If necessary, higher input sizes can be set.

 

Call

# Set your personal key:
STONEY_KEY=sk-...

# Make key visible for vllm bench:
export OPENAI_API_KEY=$STONEY_KEY

# Start the benchmark
vllm bench serve \
 --backend openai-chat \
 --model "NVIDIA/NVIDIA-Nemotron-3-Super-120B-A12B" \
 --base-url llm.stoney-cloud.com \
 --endpoint /v1/chat/completions \
 --dataset-name random \
 --random-input-len 1024 \
 --random-output-len 256 \
 --num-prompts 50 \
 --max-concurrency 1 \
--tokenizer "Qwen/Qwen2.5-7B-Instruct" \
 --percentile-metrics ttft

 

Result

============ Serving Benchmark Result ============
Successful requests:                     44        
Failed requests:                         6         
Maximum request concurrency:             1         
Benchmark duration (s):                  148.34    
Total input tokens:                      69315     
Total generated tokens:                  11264     
Request throughput (req/s):              0.30      
Output token throughput (tok/s):         75.94     
Peak output token throughput (tok/s):    257.00    
Peak concurrent requests:                2.00      
Total token throughput (tok/s):          543.22    
---------------Time to First Token----------------
Mean TTFT (ms):                          2964.56   
Median TTFT (ms):                        2963.51   
P99 TTFT (ms):                           3033.40

 

Legend

  • Successful requests: Successful prompt requests.
  • Failed requests: Unsuccessful prompts.
  • Maximum request concurrency: How many requests the model processes simultaneously.
  • Benchmark duration (s): The duration of the benchmark run in seconds.
  • Total input tokens: The total number of input tokens.
  • Total generated tokens: The total number of tokens generated by the model.
  • Request throughput (req/s): The number of requests processed per second.
  • Output token throughput (tok/s): The average number of tokens generated per second.
  • Peak output token throughput (tok/s): The maximum measured number of output tokens per second.
  • Peak concurrent requests: The maximum measured number of requests processed simultaneously.
  • Total token throughput (tok/s): The average of all tokens processed during the measurement.
  • Mean Time to First Token (TTFT) (ms): The average time elapsed between input and the first visible output.
  • Median TTFT (ms): The expected time between input and the first visible output.
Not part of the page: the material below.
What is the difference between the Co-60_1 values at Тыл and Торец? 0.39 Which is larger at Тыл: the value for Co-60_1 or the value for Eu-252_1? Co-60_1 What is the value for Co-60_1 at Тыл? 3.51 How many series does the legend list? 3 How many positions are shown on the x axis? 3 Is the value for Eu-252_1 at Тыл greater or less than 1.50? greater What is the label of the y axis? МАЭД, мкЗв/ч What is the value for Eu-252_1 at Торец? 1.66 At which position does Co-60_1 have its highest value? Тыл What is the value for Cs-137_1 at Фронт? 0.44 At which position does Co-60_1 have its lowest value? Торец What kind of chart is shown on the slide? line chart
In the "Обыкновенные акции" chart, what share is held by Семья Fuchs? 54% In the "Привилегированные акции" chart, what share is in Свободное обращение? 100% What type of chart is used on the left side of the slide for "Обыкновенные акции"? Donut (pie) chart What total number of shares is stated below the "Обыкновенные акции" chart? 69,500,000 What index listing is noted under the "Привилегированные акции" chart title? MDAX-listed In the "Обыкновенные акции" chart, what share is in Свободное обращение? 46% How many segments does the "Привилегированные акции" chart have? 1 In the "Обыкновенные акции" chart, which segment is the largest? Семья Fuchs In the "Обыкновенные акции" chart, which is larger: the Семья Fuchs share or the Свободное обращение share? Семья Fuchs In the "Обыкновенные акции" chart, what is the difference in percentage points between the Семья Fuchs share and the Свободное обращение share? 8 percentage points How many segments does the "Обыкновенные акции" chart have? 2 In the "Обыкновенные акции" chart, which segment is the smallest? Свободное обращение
Also known as TTFT p50.
  • p99 TTFT (ms): The time elapsed in the “worst case” scenario until the first token is generated.
  • Tokenizer: The tokenizer is used to send queries to the evaluated model during a benchmark. These are typically small, publicly available models, such as Qwen/Qwen2.5-7B-Instruct.

Price

ModelContext lengthInput/MTokOutput/MTok
NVIDIA-Nemotron-3-Super-120B-A12B131k2.00005.0000
All prices are in CHF/MTok, excluding VAT.